**SOAL TUGAS 1:**
Tulis ulang bagian catatan yang dimulai dari baris berisi "Is point 615,268" sampai akhir catatan, dengan mengganti "nearest" menjadi "closest" dan membiarkan semua yang lain tetap sama.

╭─ SUMBER

Tamparan Keras Kementerian PUPR Soal Curhat Anies tentang Banjir Jakarta


Image result for banjir jakarta"


Darirakyat.com - Banjir sempat mengepung beberapa titik di Jakarta tapi sudah bisa bikin kewalahan karena cukup tinggi seperti di depan Plaza Senayan yang membuat beberapa mobil dan sepeda motor terendam banjir.

Dan gubernur menjadi sasaran empuk kritikan dari warga dan netizen. Akan tetapi, kita tahu kalau gubernur ini jago ngeles dan suka melampiaskan kesalahan ini ke pihak lain. Anies curhat ke Menteri PUPR Basuki Hadimuljono soal keluhan banjir dari masyarakat yang selalu dialamatkan kepada pihak Pemprov DKI Jakarta.

"Sungainya diurus Pak Bas, kanan kirinya diurus Gubernur DKI. Tapi kalau ada banjir pasti yang ramai itu gubernur," kata Anies.

Kementerian PUPR akhirnya merespons curhat Anies. Kepala Biro Komunikasi Publik Kementerian PUPR Endra S Atmawidjaja mengatakan, untuk penanganan banjir memang tanggung jawabnya tak bisa hanya dibebankan pada satu pihak saja, melainkan semua pihak baik Pemerintah Pusat, Pemerintah Provinsi dan masyarakat di sekitar lokasi kali itu sendiri.

Di Jakarta sendiri ada total 13 sungai, beberapa di antaranya menjadi tanggung jawab pemerintah pusat dalam hal ini Kementerian Pekerjaan Umum dan Perumahan Rakyat (PUPR). Tapi sebagian juga menjadi tanggung jawab Pemprov DKI.

╰─

**SOAL TUGAS 2:**
Salin dengan persis bagian artikel tentang banjir Jakarta yang dibuka dengan kata-kata "Darirakyat.com - Banjir" dan ditutup dengan "Pemprov DKI Jakarta.".

╭─ DATA YANG DIBERIKAN

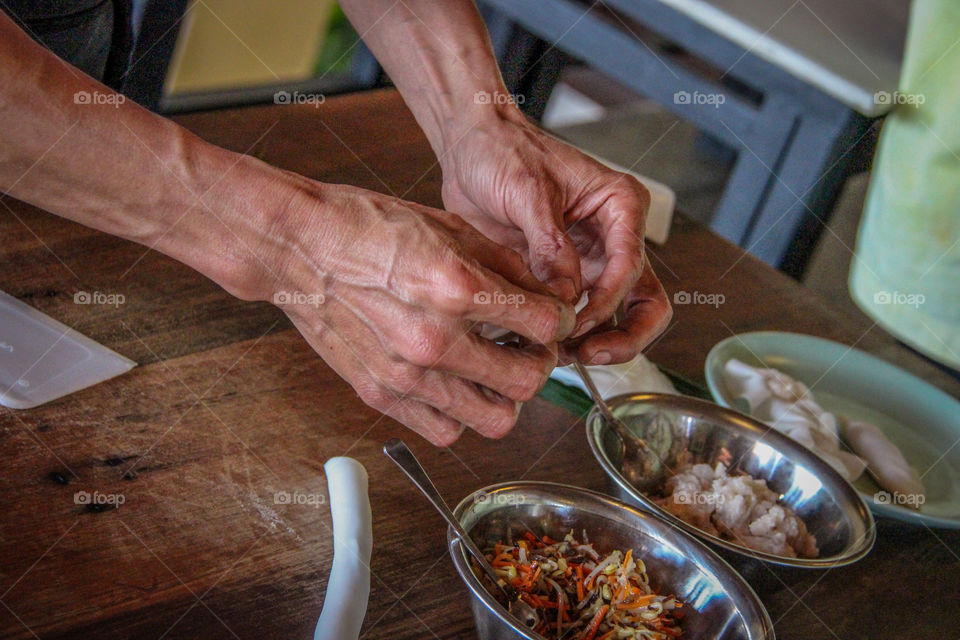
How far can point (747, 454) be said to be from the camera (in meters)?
1.22

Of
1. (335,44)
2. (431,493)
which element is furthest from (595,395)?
(335,44)

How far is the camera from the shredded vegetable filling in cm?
93

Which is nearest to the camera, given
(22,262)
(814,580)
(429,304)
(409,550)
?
(429,304)

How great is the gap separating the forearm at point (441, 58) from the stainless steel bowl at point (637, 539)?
0.59 m

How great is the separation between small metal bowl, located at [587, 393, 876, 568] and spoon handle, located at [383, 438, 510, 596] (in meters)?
0.21

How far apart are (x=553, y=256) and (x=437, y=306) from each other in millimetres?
255

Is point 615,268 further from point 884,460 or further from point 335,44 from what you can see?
point 335,44

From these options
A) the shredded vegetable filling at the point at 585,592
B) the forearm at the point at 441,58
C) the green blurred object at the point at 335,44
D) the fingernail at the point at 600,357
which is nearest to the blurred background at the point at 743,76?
the forearm at the point at 441,58

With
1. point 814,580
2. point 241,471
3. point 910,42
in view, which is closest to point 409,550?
point 241,471

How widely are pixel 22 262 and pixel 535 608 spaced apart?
2.67 feet

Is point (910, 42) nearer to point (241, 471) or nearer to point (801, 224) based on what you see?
point (801, 224)

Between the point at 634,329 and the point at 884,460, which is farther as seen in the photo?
the point at 884,460

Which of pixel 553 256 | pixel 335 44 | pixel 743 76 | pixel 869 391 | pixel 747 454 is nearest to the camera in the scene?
pixel 553 256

╰─

**JAWABAN TERTULIS 1:**
Is point 615,268 further from point 884,460 or further from point 335,44 from what you can see?
point 335,44

From these options
A) the shredded vegetable filling at the point at 585,592
B) the forearm at the point at 441,58
C) the green blurred object at the point at 335,44
D) the fingernail at the point at 600,357
which is closest to the blurred background at the point at 743,76?
the forearm at the point at 441,58

With
1. point 814,580
2. point 241,471
3. point 910,42
in view, which is closest to point 409,550?
point 241,471

How widely are pixel 22 262 and pixel 535 608 spaced apart?
2.67 feet

Is point (910, 42) nearer to point (241, 471) or nearer to point (801, 224) based on what you see?
point (801, 224)

Between the point at 634,329 and the point at 884,460, which is farther as seen in the photo?
the point at 884,460

Which of pixel 553 256 | pixel 335 44 | pixel 743 76 | pixel 869 391 | pixel 747 454 is closest to the camera in the scene?
pixel 553 256

**JAWABAN TERTULIS 2:**
Darirakyat.com - Banjir sempat mengepung beberapa titik di Jakarta tapi sudah bisa bikin kewalahan karena cukup tinggi seperti di depan Plaza Senayan yang membuat beberapa mobil dan sepeda motor terendam banjir.

Dan gubernur menjadi sasaran empuk kritikan dari warga dan netizen. Akan tetapi, kita tahu kalau gubernur ini jago ngeles dan suka melampiaskan kesalahan ini ke pihak lain. Anies curhat ke Menteri PUPR Basuki Hadimuljono soal keluhan banjir dari masyarakat yang selalu dialamatkan kepada pihak Pemprov DKI Jakarta.